-- start Data lines --
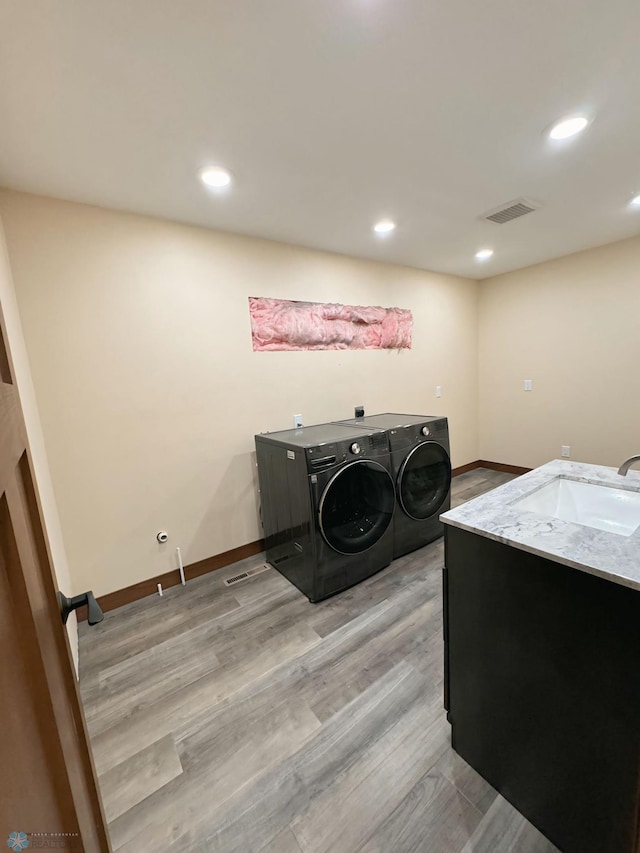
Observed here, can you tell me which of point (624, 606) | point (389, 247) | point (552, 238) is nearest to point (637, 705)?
point (624, 606)

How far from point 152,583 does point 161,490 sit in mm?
635

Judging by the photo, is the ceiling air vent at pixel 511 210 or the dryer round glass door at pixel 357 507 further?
the ceiling air vent at pixel 511 210

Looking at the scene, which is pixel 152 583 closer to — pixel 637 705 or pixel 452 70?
pixel 637 705

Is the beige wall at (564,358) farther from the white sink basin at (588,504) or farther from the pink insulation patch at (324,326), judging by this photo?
the white sink basin at (588,504)

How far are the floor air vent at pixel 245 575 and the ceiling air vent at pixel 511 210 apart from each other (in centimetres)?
306

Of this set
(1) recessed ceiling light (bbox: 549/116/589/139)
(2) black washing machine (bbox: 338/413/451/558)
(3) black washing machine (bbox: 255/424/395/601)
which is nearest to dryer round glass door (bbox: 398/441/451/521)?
(2) black washing machine (bbox: 338/413/451/558)

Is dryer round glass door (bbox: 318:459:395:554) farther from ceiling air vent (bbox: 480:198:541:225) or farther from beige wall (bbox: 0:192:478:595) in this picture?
ceiling air vent (bbox: 480:198:541:225)

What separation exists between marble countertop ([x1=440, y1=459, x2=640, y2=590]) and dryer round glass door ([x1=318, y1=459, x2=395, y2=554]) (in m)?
0.97

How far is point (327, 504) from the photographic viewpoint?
206 centimetres

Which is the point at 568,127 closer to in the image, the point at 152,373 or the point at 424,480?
the point at 424,480

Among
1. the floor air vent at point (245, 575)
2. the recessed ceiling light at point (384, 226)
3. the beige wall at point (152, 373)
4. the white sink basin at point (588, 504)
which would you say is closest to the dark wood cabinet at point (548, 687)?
the white sink basin at point (588, 504)

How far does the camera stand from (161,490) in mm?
2316

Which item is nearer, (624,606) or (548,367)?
(624,606)

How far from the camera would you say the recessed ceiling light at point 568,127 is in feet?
5.00
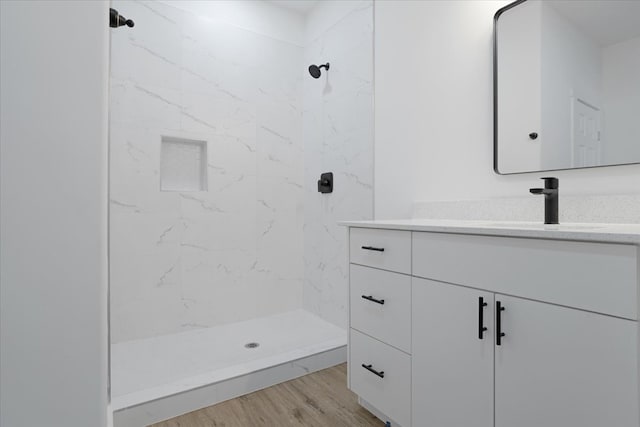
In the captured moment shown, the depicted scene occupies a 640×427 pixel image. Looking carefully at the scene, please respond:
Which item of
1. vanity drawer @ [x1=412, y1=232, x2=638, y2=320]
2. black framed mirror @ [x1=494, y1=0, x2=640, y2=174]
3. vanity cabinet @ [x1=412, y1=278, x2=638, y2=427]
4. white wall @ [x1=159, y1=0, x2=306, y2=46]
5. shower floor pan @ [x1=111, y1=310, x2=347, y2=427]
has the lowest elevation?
shower floor pan @ [x1=111, y1=310, x2=347, y2=427]

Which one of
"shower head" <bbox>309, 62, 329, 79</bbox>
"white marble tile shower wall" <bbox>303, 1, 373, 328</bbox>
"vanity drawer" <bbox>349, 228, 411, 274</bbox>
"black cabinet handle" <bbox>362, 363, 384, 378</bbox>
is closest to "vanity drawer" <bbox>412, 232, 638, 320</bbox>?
"vanity drawer" <bbox>349, 228, 411, 274</bbox>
-- end Data lines --
▸ **Task to complete**
Quote every row above word for word, leaving out the pictures.

▸ **Response to the task**
Observed here, can you tell me which of point (624, 606) | point (389, 247) | point (552, 238) is nearest to point (637, 705)?
point (624, 606)

How far from point 152,583 does point 161,490 sit in mm?
635

Judging by the photo, is the ceiling air vent at pixel 511 210 or the dryer round glass door at pixel 357 507 further?
the ceiling air vent at pixel 511 210

Looking at the scene, which is pixel 152 583 closer to — pixel 637 705 or pixel 452 70?
pixel 637 705

Is the beige wall at (564,358) farther from the white sink basin at (588,504) or farther from the pink insulation patch at (324,326), judging by this photo?
the white sink basin at (588,504)

How far are the floor air vent at pixel 245 575 and the ceiling air vent at pixel 511 210 apart from each other (in centimetres)?
306

Of this set
(1) recessed ceiling light (bbox: 549/116/589/139)
(2) black washing machine (bbox: 338/413/451/558)
(3) black washing machine (bbox: 255/424/395/601)
which is nearest to dryer round glass door (bbox: 398/441/451/521)?
(2) black washing machine (bbox: 338/413/451/558)

Is dryer round glass door (bbox: 318:459:395:554) farther from ceiling air vent (bbox: 480:198:541:225) or farther from beige wall (bbox: 0:192:478:595) in this picture?
ceiling air vent (bbox: 480:198:541:225)

What separation exists between marble countertop ([x1=440, y1=459, x2=640, y2=590]) and dryer round glass door ([x1=318, y1=459, x2=395, y2=554]) (in m)?
0.97

How far is point (327, 504) from the photographic viewpoint?
206 centimetres

Which is the point at 568,127 closer to in the image, the point at 152,373 or the point at 424,480?
the point at 424,480

Among
1. the floor air vent at point (245, 575)
2. the recessed ceiling light at point (384, 226)
3. the beige wall at point (152, 373)
4. the white sink basin at point (588, 504)
which would you say is closest to the dark wood cabinet at point (548, 687)?
the white sink basin at point (588, 504)

How far does the camera stand from (161,490) in mm?
2316

Which item is nearer, (624,606) or (548,367)?
(624,606)

How far from the camera would you say the recessed ceiling light at point 568,127 is in feet?
5.00
In the captured moment shown, the depicted scene occupies a 640×427 pixel image. Looking carefully at the scene, please respond:
Which item of
1. vanity drawer @ [x1=412, y1=232, x2=638, y2=320]
2. black framed mirror @ [x1=494, y1=0, x2=640, y2=174]
3. vanity cabinet @ [x1=412, y1=278, x2=638, y2=427]
4. white wall @ [x1=159, y1=0, x2=306, y2=46]
5. shower floor pan @ [x1=111, y1=310, x2=347, y2=427]
has the lowest elevation?
shower floor pan @ [x1=111, y1=310, x2=347, y2=427]

Which one of
"shower head" <bbox>309, 62, 329, 79</bbox>
"white marble tile shower wall" <bbox>303, 1, 373, 328</bbox>
"vanity drawer" <bbox>349, 228, 411, 274</bbox>
"black cabinet handle" <bbox>362, 363, 384, 378</bbox>
is closest to "vanity drawer" <bbox>412, 232, 638, 320</bbox>?
"vanity drawer" <bbox>349, 228, 411, 274</bbox>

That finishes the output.